Если бы он не сидел за столом, так небось затанцевал бы по комнате.

— Канадские Скалистые — ух, до чего высокие!

Высокие, это точно. Даже из Летбриджа видно. Собственно, ничего другого из Летбриджа и не видно, а он мне про «махонькую» Японию втолковывает!

— Вы бывали в Скалистых горах?

— Мы там медовый месяц провели. Пять… нет, шесть лет назад. Банф, Лейк-Луиз, Джаспер. Природа какая! Повезло вам там родиться.

И кто же устоит перед такой природой?

— В Скалистых горах театров маловато.

Он возвращается к позабытой анкете. Влажно втягивает воздух сквозь крохотные пробелы между зубами, глубоко вздыхает.

— Вы хотели бы обосноваться в Токио?

— Токио очень мил. Но боюсь, большие города меня не слишком прельщают.

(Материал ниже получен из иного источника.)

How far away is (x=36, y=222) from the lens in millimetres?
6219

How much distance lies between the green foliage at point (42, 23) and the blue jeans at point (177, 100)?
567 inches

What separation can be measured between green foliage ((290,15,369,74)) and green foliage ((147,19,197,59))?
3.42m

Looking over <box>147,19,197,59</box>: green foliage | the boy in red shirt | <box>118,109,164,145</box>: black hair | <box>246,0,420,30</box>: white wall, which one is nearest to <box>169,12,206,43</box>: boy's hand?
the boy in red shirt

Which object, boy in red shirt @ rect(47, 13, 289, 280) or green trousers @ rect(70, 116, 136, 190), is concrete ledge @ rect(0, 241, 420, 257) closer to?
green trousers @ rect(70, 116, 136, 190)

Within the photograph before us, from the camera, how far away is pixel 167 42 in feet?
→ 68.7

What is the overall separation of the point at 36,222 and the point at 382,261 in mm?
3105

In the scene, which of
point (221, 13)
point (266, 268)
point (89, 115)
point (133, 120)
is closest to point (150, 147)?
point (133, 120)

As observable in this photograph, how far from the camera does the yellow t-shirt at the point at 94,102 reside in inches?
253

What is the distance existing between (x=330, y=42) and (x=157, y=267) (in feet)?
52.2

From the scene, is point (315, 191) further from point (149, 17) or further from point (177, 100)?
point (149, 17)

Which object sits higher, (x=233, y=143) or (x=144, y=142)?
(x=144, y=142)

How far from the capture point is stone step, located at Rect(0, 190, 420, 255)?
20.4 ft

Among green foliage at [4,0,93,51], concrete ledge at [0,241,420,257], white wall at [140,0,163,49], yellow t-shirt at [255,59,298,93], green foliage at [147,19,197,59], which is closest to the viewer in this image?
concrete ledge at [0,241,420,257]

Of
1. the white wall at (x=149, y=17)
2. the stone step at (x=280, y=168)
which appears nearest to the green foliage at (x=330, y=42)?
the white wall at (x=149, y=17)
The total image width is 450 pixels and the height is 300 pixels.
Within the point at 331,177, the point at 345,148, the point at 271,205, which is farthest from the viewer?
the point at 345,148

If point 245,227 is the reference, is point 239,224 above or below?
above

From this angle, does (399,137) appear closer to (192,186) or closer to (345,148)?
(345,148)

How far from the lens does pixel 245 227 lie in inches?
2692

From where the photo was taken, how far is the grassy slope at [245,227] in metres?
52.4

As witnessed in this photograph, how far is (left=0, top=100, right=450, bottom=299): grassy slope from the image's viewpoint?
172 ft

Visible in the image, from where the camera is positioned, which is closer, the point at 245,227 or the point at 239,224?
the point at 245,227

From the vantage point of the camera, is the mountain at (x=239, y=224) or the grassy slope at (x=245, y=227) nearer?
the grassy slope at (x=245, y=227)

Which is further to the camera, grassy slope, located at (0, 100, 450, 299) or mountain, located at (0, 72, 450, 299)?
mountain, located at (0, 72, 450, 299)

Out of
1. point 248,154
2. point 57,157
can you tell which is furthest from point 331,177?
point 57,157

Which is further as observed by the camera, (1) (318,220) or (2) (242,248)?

— Никакой природы, — хмыкает он.

— Вот Киото звучит заманчиво.

— Киото! — И снова — волшебное слово. — Я сам из Киото.

Я кланяюсь, радостно отдавая должное этому факту.

— А знаете, что говорят про жителей Киото? Ну же, выкладывай.

— Люди в Токио суховатые, работают день-деньской, шевелись-шевелись-шевелись, быстро-быстро-быстро. А в Киото люди «с перчиком», как и еда. Никуда не спешат.

— Похоже, местечко как раз для меня.

На краткое мгновение он встречается со мной взглядом.

— Но театр, с английским языком… трудновато будет.

— Не обязательно театр; просто это моя квалификация.

Он сверяется с анкетой. — Труппа «Воображаемый театр»? Ни до кого не доходит. Вот уж правда удачное название.


Выхожу из бюро по трудоустройству «Мияко» — и попадаю точнехонько в рот. Стена передо мною сверху донизу заклеена огромными объявлениями. На каждом — черно-белые улыбающиеся рты. Под каждым из ртов — незатейливая черная буква вроде квадратика. А под ним — слово «ОРО». Чего рекламируют — зубную пасту или печенье?

Загрузка...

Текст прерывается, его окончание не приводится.